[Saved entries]
+ + + + + + +
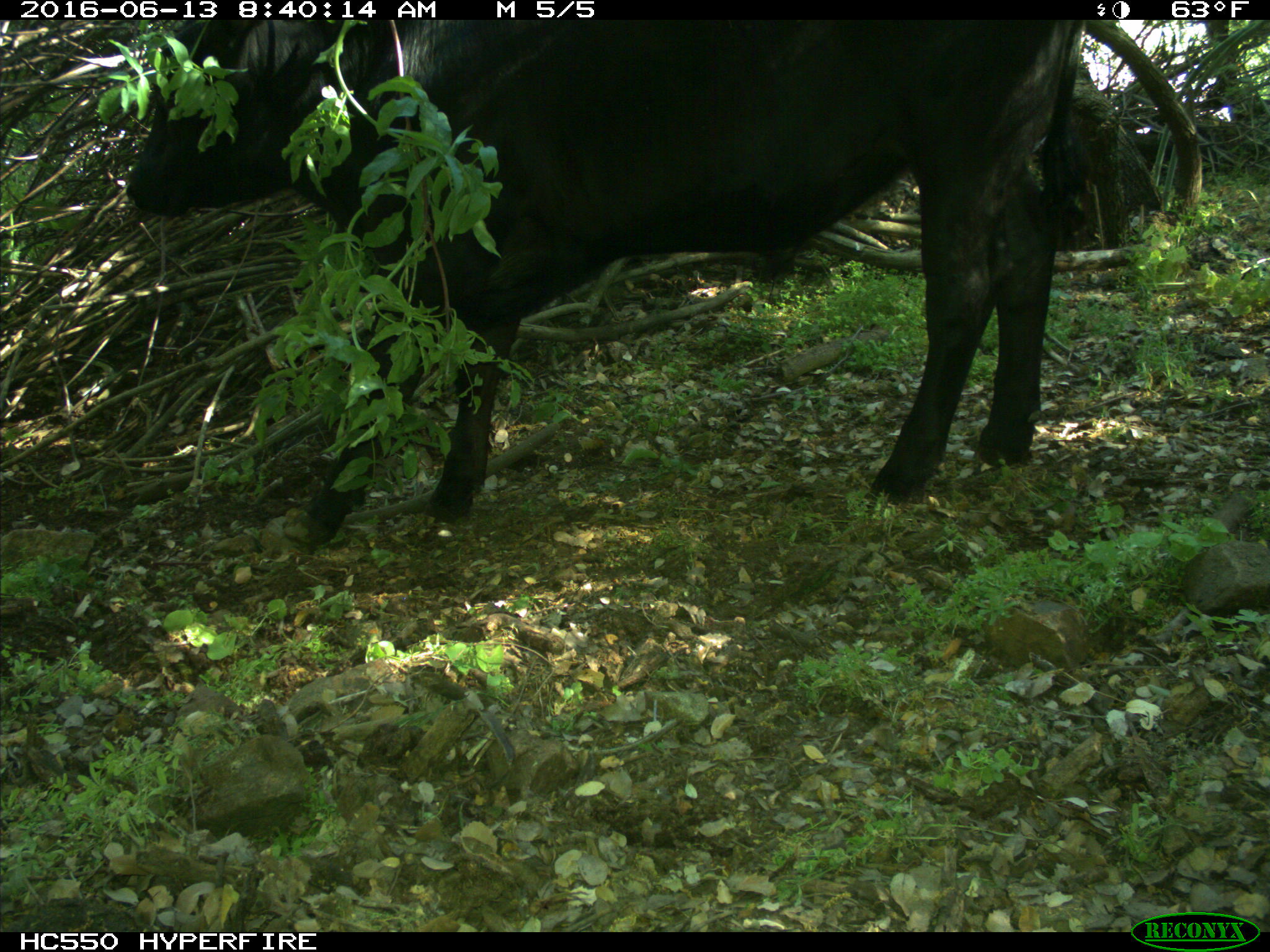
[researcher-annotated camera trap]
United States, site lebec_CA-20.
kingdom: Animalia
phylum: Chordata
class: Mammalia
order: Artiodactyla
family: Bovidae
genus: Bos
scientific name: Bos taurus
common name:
+ + + + + + +
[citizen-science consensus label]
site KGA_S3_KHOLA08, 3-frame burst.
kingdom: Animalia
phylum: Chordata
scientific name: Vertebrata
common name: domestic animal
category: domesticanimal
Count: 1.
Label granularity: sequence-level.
+ + + + + + +
■ How to complete this task: The word "name" may appear in several lines of the data; copy every line where it does.

■ Response to the task:
scientific name: Bos taurus
common name:
scientific name: Vertebrata
common name: domestic animal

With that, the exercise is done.